THE PROBLEM: In the copy, include exactly the lines from the one with "Hotel Schopfenhof Toblach" through the end of the data and no others, both ends kept, with every picture left out.

---------- SUPPLIED DATA

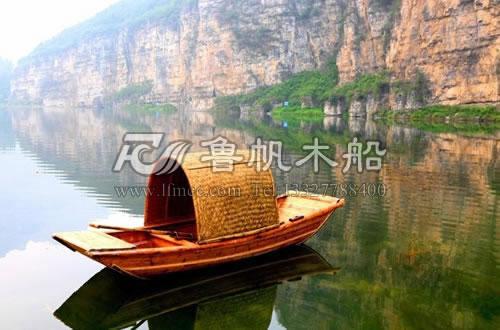 原木乌篷船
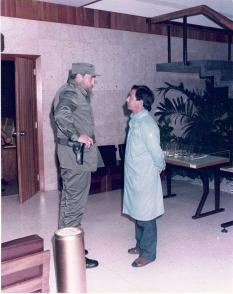 Fidel Castro y Luis Fernandez Yero en el Centro de Inmunoensayo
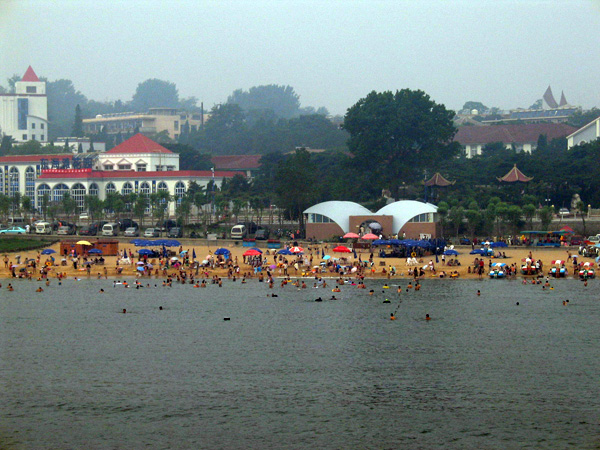 北戴河的海滨浴场是距北京最近的海滨,沙滩,海水滑梯,快艇,海上飞机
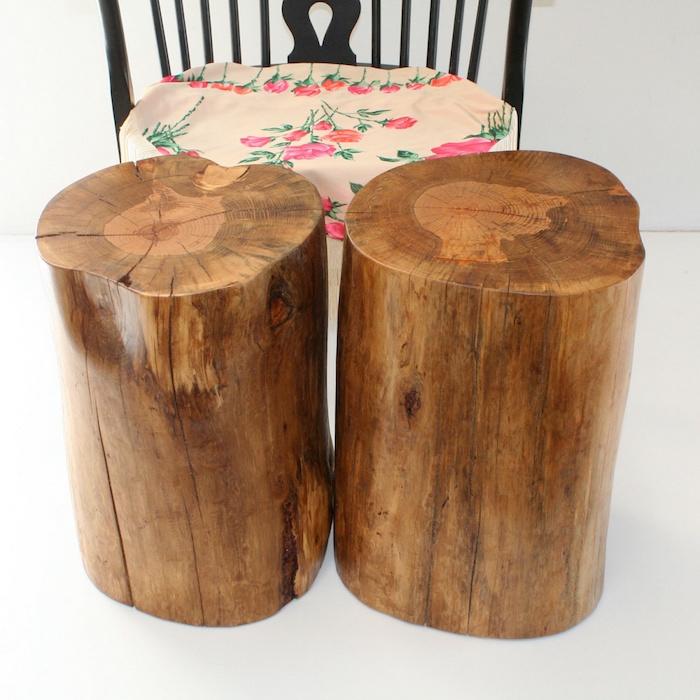 duo de troncs d'arbres poncés et vernis comme tables basses ou tabourets diy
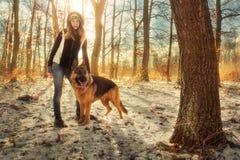 女孩和德国牧羊犬 免版税库存照片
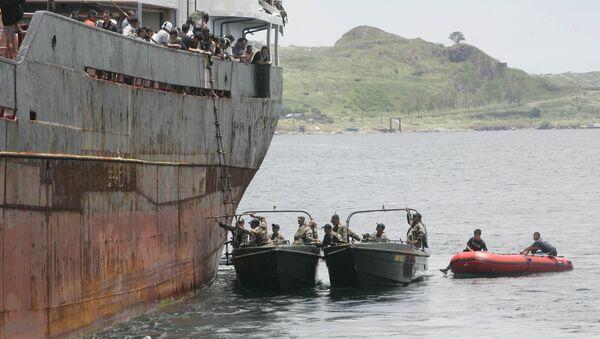 Philippine Coast Guard and Police Maritime unit. - Sputnik International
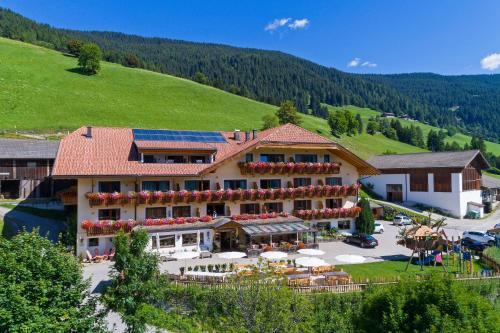 Hotel Schopfenhof Toblach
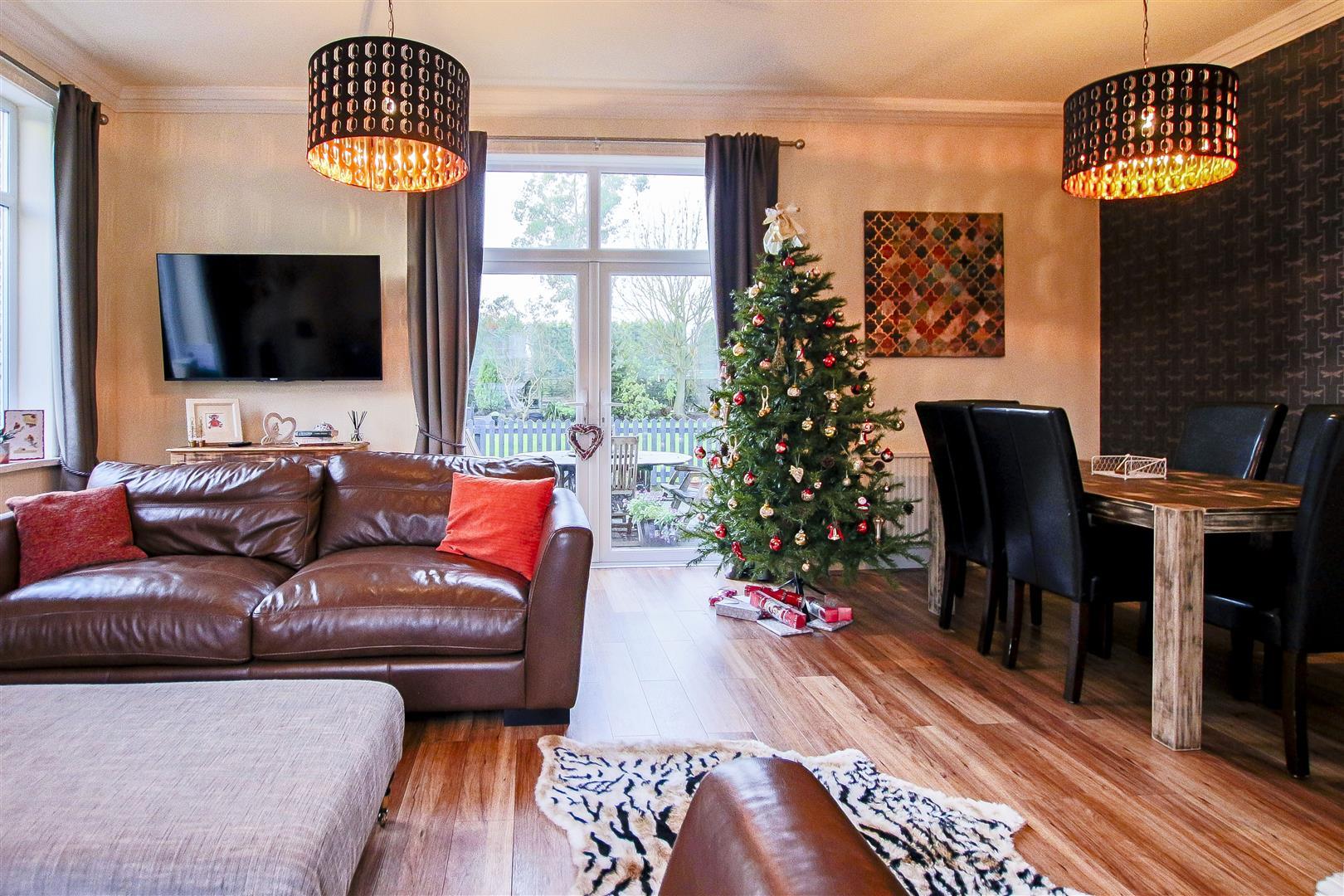 4 Bedroom Detached House For Sale - 60.jpg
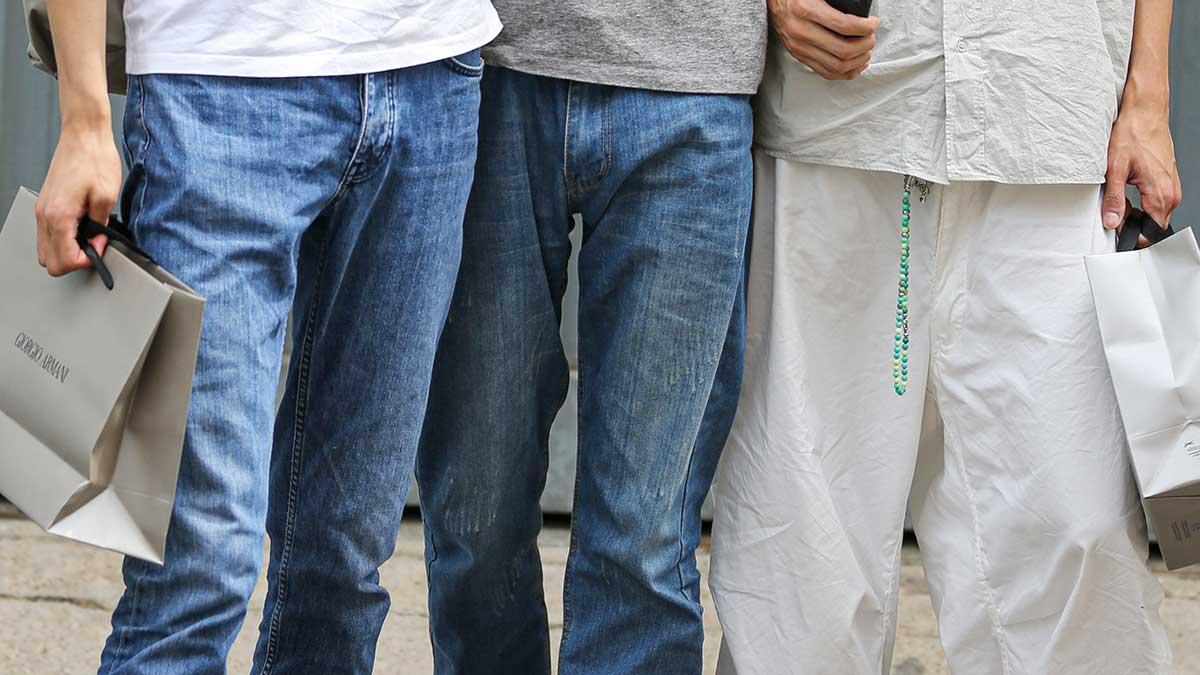 Nuove tendenze moda jeans uomo 2020 (ecco cosa portano i modelli) - Foto Charlotte Mesman
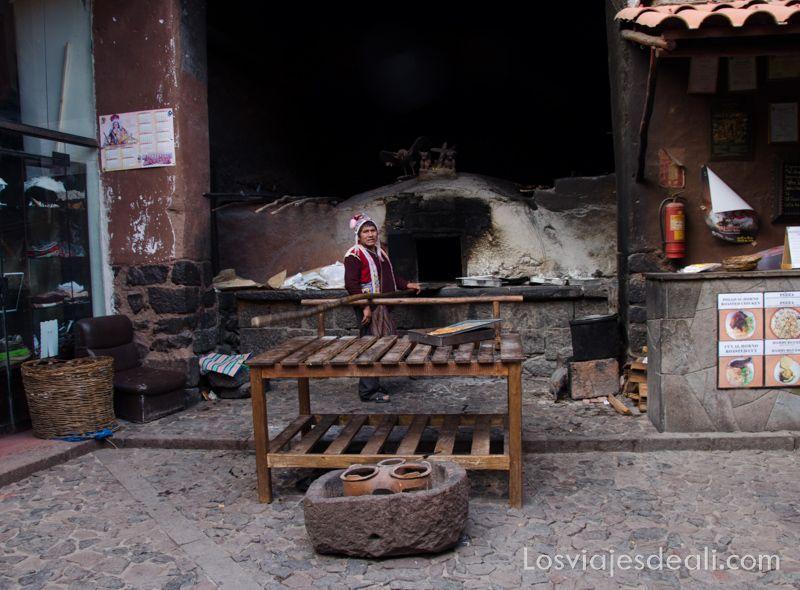 panadero de pisac en valle sagrado de los incas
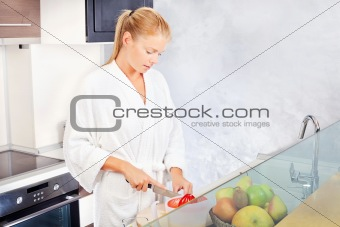 woman making morning juice in kitchen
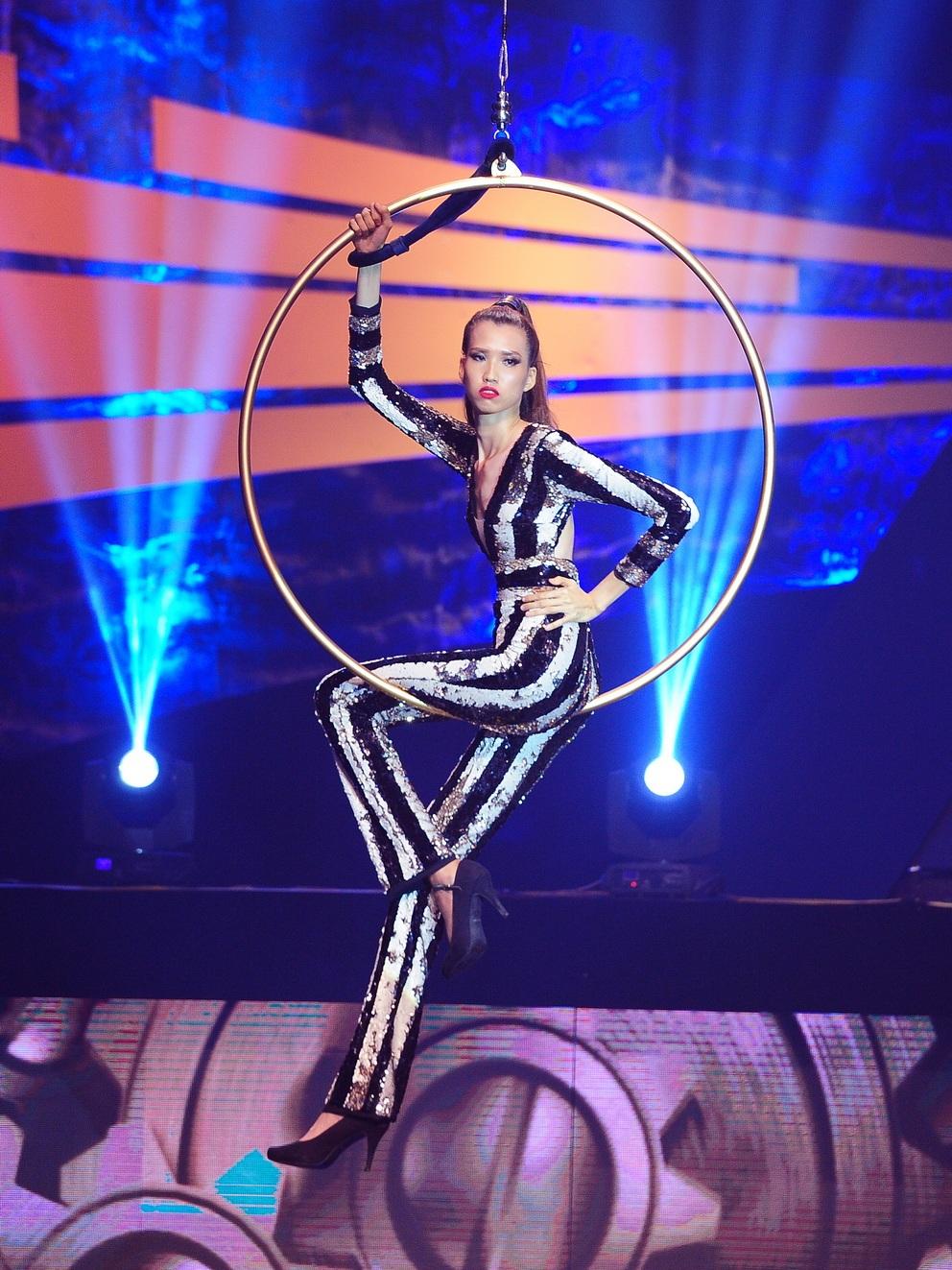 Những khoảnh khắc đẹp đêm chung kết Vietnam's Next Top Model - 15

--------------------

ANSWER BELOW:
 Hotel Schopfenhof Toblach
 4 Bedroom Detached House For Sale - 60.jpg
 Nuove tendenze moda jeans uomo 2020 (ecco cosa portano i modelli) - Foto Charlotte Mesman
 panadero de pisac en valle sagrado de los incas
 woman making morning juice in kitchen
 Những khoảnh khắc đẹp đêm chung kết Vietnam's Next Top Model - 15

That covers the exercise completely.